Hay palabras que significan lo contrario de lo que originalmente representaban: algunos usan innovación, participación o modernidad como coartada, aprovechándose de que suenan tan bien que nadie sospecharía. Estos días las escuchamos para justificar el cierre del museo científico donostiarra ante las quejas de Eureka! Bizirik, una iniciativa popular apoyada por más de 10.000 personas que defiende su continuidad. Veinticinco años de historia que se despachan con un diagnóstico inquietante: su modelo está agotado.

La alternativa es un proyecto reducido a unas salas en un imponente contenedor cultural, que promete como si fuera nuevo algo que el museo ya era. Porque Eureka! no es un lugar pasivo: es participación real, educación, ciencia viva, diálogo entre disciplinas, contacto con la curiosidad. He vivido lo mismo con el planetario y duele escuchar que ya no ilusiona algo que atrae a cientos de miles de familias y tiene reconocimiento internacional.

Porque no es que haya quebrado el modelo cultural que hizo posible los centros de ciencia, que trabajan por adaptarse a un mundo cambiante con la complicidad del público: han cambiado las prioridades de quienes lo gestionan. Donde antes construíamos equipos propios, cooperando con el entorno cercano, universidades, instituciones y asociaciones, ahora colocan externalización y brillo de modernidad.
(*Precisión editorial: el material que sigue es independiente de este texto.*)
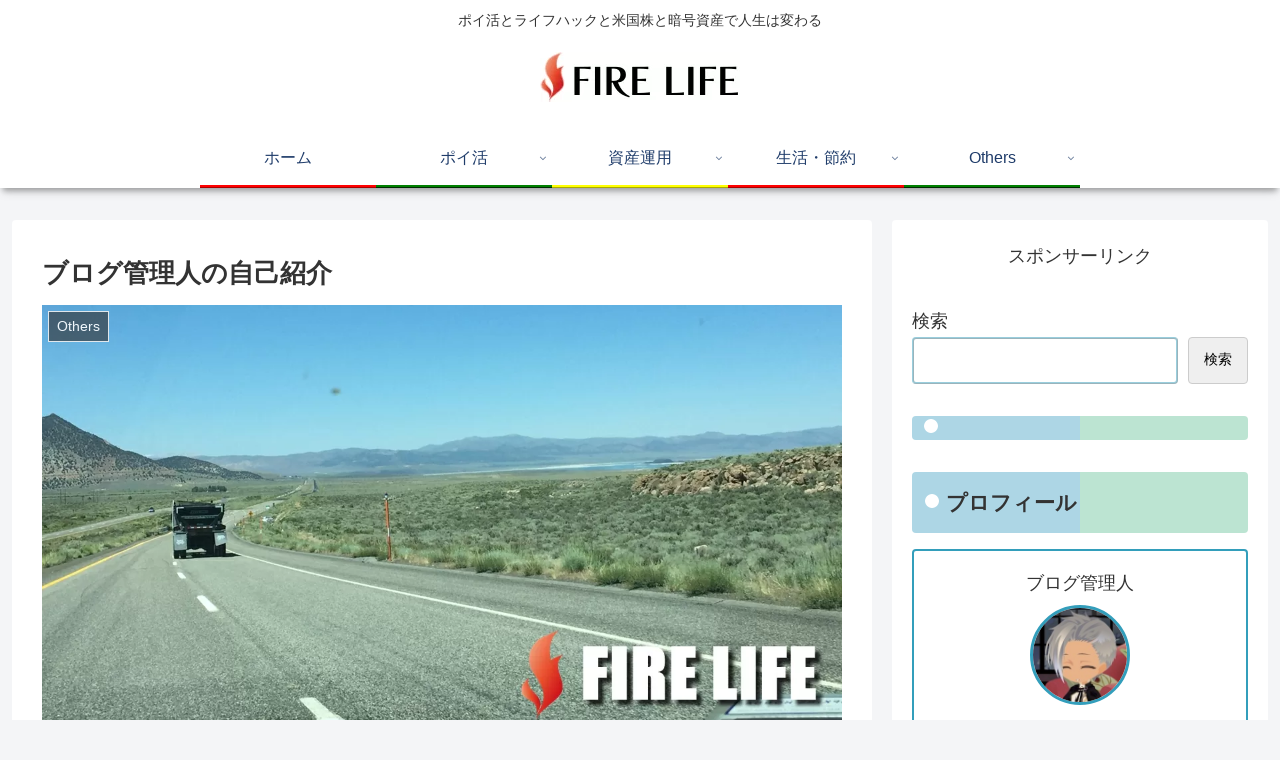

--- FILE ---
content_type: text/html; charset=utf-8
request_url: https://www.google.com/recaptcha/api2/aframe
body_size: 269
content:
<!DOCTYPE HTML><html><head><meta http-equiv="content-type" content="text/html; charset=UTF-8"></head><body><script nonce="IEn_4kruRB7VkKHcCVFBeQ">/** Anti-fraud and anti-abuse applications only. See google.com/recaptcha */ try{var clients={'sodar':'https://pagead2.googlesyndication.com/pagead/sodar?'};window.addEventListener("message",function(a){try{if(a.source===window.parent){var b=JSON.parse(a.data);var c=clients[b['id']];if(c){var d=document.createElement('img');d.src=c+b['params']+'&rc='+(localStorage.getItem("rc::a")?sessionStorage.getItem("rc::b"):"");window.document.body.appendChild(d);sessionStorage.setItem("rc::e",parseInt(sessionStorage.getItem("rc::e")||0)+1);localStorage.setItem("rc::h",'1768992941656');}}}catch(b){}});window.parent.postMessage("_grecaptcha_ready", "*");}catch(b){}</script></body></html>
Menos identidad propia y más franquiciado. Y en ese proceso se pierde algo esencial: estos espacios no son ocio accesorio; son infraestructura cultural. Lugares donde nacen vocaciones, donde la ciencia se vuelve experiencia compartida. Quizá lo más llamativo sea esa fe ingenua en que lo nuevo, por ser nuevo, será mejor. Como si la memoria estorbara. Por eso tenemos que defender que Eureka! siga vivo.